Landlords are increasing prices with the justification of inflation rate. Rental prices are said to have experienced 50% to 100% increase. But not all tenants’ income has experienced growth and therefore many must cope with less.
This week, a report came out by Shargh Daily, saying that in the 22nd District of Tehran, apartments rent their roofs for sleepers. It costs 500,000 rials (2.5 USD) per night, as the report states.
As soon as the report was out, related organisations, started to deny this phenomenon. The main proof for denial, for example, by the Governor of Tehran was that “no such contract has ever been officially registered!”, concluding that it does not exists.
“This is so ridicules to say so”, says Ehsan, 29, a housing agent. “Everyone knows that most of the rental contracts are not registered at the Government Housing Portal. Even for regular apartments. Real estate agencies prefer not to officially register the contracts because in this way they pay less tax. For many renewal contracts, landlords and tenants do not even refer to a real estate office, in order not to pay the commission.”
The report about “roof-sleepers” went quite viral. The Government accepted that it must interfere in the housing market and control prices. It quickly passed a bill which allows only 25% increase for rental prices in the Capital, Tehran. For other metropolitans in Iran this increase can be up to 20% and for other cities up to 15% maximum.
“I don’t think that it would solve anything”, says Mr Ebrahimi, 48, another house agent. “It just increases the number of non-official contracts. We have several landlords who do not accept the rule. They just have made their mind and are inconvincible. We warn them, that considering the economic situation, even if they find a tenant who accepts their price, it is very probable that after a while they fail to pay.”
The government, therefore, uses another weapon to force the cap on new prices: for those landlords who have not officially registered their contracts, in case tenants do not pay the rent, no court will issue evacuation order.

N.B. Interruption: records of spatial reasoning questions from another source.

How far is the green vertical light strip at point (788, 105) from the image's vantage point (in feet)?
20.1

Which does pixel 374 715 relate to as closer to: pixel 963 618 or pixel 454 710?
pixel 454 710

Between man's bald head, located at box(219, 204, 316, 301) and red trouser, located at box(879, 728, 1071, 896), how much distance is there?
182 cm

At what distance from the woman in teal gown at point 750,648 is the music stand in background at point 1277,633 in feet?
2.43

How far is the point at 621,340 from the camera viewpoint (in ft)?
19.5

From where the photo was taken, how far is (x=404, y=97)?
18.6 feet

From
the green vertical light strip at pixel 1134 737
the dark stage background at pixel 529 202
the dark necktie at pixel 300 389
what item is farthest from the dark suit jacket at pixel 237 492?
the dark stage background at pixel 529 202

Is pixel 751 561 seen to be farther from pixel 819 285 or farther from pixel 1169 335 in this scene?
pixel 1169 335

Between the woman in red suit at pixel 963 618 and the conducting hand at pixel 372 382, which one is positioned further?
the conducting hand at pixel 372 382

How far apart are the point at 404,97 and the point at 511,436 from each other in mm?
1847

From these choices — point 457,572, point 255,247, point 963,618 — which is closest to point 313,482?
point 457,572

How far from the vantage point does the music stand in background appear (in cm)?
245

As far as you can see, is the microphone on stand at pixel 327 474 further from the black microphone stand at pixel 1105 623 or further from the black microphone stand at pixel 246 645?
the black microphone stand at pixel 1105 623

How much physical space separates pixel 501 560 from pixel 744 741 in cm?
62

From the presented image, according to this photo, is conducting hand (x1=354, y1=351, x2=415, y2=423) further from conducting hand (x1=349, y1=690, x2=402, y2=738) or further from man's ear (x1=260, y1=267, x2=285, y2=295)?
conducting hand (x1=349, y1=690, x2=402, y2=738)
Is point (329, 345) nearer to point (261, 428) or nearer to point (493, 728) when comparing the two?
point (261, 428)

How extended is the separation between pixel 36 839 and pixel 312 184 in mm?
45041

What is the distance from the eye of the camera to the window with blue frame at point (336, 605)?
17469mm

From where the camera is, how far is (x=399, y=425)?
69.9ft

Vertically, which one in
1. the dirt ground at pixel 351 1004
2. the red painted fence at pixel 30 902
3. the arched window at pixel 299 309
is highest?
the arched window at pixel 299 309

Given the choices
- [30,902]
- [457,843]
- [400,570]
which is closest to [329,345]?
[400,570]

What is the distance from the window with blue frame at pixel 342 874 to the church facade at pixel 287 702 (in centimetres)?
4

Keep it empty, but don’t decrease the price
But still the number of landlords who do not take the rule seriously, is much higher than those who decide to obey. As the new rule is supposed to be lifted as soon as the situation with Coronavirus outbreak goes back to normal, several landlords may even decide to keep their properties empty to rent it at a higher price later.
According to the Planning and Budget Organisation of Iran, there were already 2 million empty apartments in the country, out of which 25% are located in the capital.
The government says that it will impose a tax on empty properties, however such discussions until now have never been taken seriously to become a law. It is therefore quite possible that this figure would increase.
Whatever happens, it does not seem that with the current economy we are witnessing (in fact you are witnessing and we are experiencing) things would get much better soon.
Ex-Minister of Roads and Urban Development, Abbas Akhundi, said in 2017 that 19million of Iranians reside in “non-standard locations”. There is no new statistics available and some analysts estimate that considering the worsening economy, this figure might reach 38million now.
In the census of 2016, nearly 9% of Iranian households were sharing homes together and the number of families had exceeded the number of available properties by 1.4 million.
Whatever the numbers, the fact is that at night everyone is tired and everyone needs to sleep. If they are not lucky enough to find a roof above their heads, they may even compromise to sleep on the roof of others.